When the array contains only one element, there are no elements to the right of any index. The problem explicitly states that the rightmost element is never dominant. Since the only element is also the rightmost element, the answer must be zero.

The implementation handles this naturally because the loop runs from 0 to n - 2. When n = 1, the loop executes zero times and returns 0.

Values Equal to the Suffix Average

The dominance condition requires a strict inequality. If an element equals the average of the suffix, it should not be counted.

For example, in [5, 5], the first element equals the suffix average of 5. The comparison

nums[i] * suffix_count > suffix_sum

evaluates to 5 > 5, which is false, so the index is correctly excluded.

Suffix Consisting of One Element

Near the end of the array, the suffix may contain exactly one value.

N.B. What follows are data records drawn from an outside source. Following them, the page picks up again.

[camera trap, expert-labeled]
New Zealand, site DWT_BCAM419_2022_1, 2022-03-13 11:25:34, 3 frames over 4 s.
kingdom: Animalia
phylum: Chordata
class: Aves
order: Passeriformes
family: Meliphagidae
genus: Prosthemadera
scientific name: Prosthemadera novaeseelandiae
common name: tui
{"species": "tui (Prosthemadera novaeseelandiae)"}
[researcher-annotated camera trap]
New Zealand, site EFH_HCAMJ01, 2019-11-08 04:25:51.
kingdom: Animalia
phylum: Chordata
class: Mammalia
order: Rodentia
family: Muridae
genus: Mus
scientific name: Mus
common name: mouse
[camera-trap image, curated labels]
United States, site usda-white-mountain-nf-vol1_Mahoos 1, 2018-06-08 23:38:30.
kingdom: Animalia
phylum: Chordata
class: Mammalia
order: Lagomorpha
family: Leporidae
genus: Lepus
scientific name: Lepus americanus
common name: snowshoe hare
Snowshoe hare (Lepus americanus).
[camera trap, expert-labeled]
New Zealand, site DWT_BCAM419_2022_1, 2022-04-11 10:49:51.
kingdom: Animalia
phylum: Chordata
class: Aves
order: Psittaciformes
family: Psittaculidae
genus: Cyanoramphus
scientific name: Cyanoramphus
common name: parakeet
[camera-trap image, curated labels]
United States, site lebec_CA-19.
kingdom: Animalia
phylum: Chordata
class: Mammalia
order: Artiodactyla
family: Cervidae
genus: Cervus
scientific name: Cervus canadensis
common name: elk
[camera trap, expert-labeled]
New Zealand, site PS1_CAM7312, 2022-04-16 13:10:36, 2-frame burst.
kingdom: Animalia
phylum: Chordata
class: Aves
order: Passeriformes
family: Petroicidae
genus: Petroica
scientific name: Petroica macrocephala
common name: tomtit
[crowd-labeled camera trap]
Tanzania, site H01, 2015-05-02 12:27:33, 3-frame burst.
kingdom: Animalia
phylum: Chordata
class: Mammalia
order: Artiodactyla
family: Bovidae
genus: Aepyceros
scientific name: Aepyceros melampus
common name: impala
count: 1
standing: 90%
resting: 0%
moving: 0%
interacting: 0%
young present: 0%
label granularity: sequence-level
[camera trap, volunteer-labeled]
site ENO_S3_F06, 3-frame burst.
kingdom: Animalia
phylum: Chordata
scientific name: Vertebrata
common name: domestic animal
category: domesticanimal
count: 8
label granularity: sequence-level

In that situation, the average is simply that value itself.

For example, in [6, 5], the suffix for index 0 is [5], whose average is 5. The algorithm computes:

6 * 1 > 5

which correctly identifies index 0 as dominant. This case is handled without any special logic because the suffix count formula naturally becomes 1.

Large First Element with Small Remaining Values

Arrays such as [100, 1, 1, 1, 1] can expose mistakes in suffix-sum calculations. If the suffix sum is computed incorrectly, the first index may be misclassified.

The implementation derives each suffix sum from:

total_sum - prefix_sum - nums[i]

which guarantees that all elements to the right are included exactly once. Therefore even highly unbalanced arrays are processed correctly.